--- Data section ---
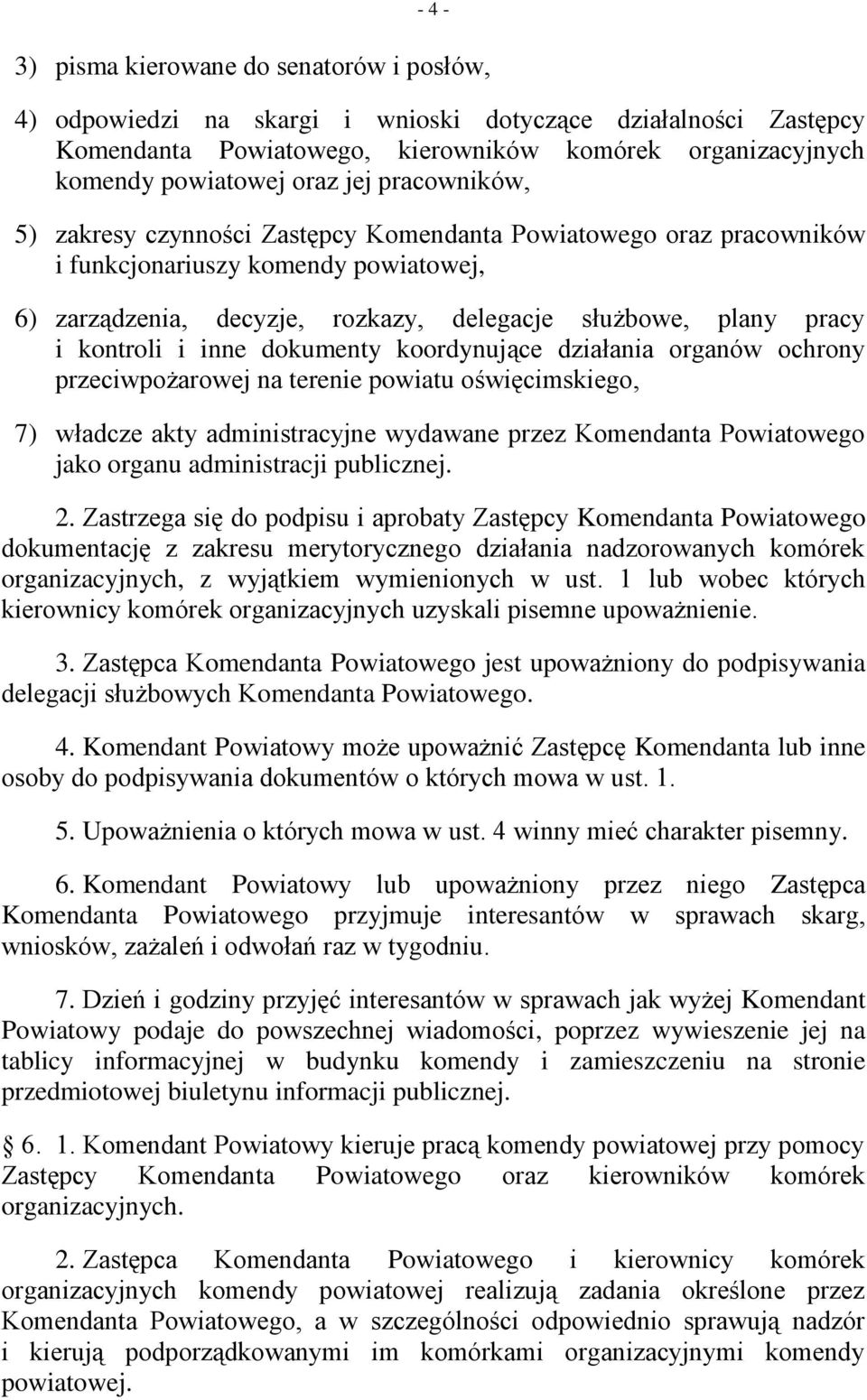 inne dokumenty koordynujące działania organów ochrony przeciwpożarowej na terenie powiatu oświęcimskiego, 7) władcze akty administracyjne wydawane przez Komendanta Powiatowego jako organu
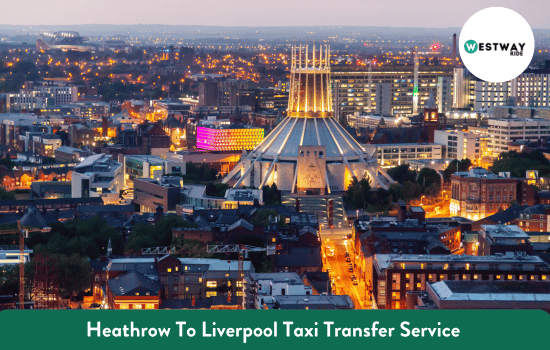 Heathrow To Liverpool Taxi Transfer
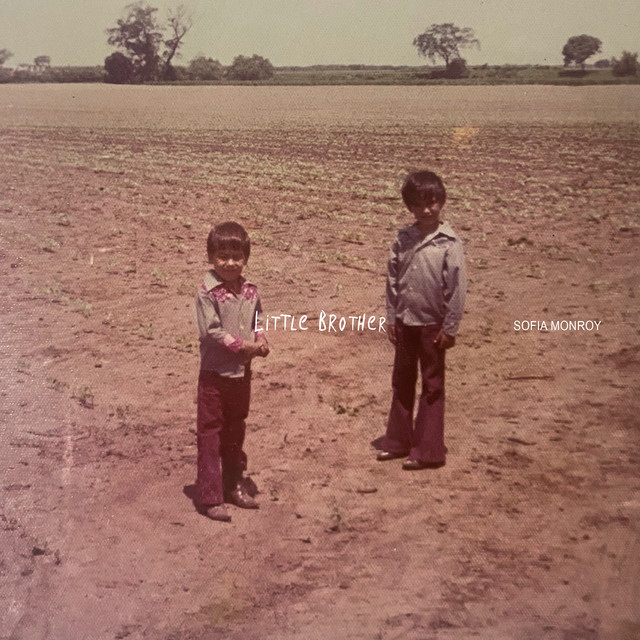  Sofia Monroy - Little Brother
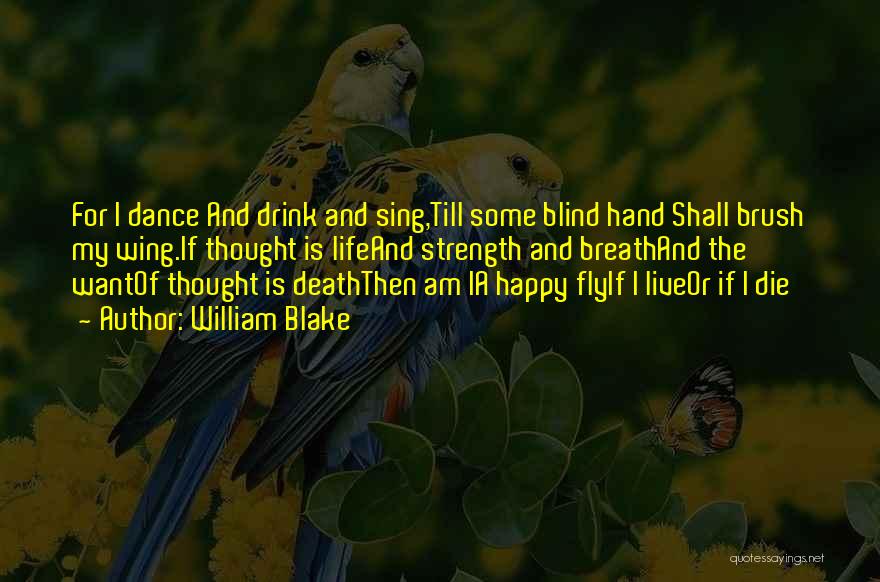 William Blake Quotes: For I Dance And Drink And Sing,till Some Blind Hand Shall Brush My Wing.if Thought Is Lifeand Strength And Breathand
---
• _Your task_
Leave out every picture, and copy exactly the lines from the line that contains "Heathrow To Liverpool Taxi Transfer" through the end of the material.

• _Your response_
 Heathrow To Liverpool Taxi Transfer
  Sofia Monroy - Little Brother
 William Blake Quotes: For I Dance And Drink And Sing,till Some Blind Hand Shall Brush My Wing.if Thought Is Lifeand Strength And Breathand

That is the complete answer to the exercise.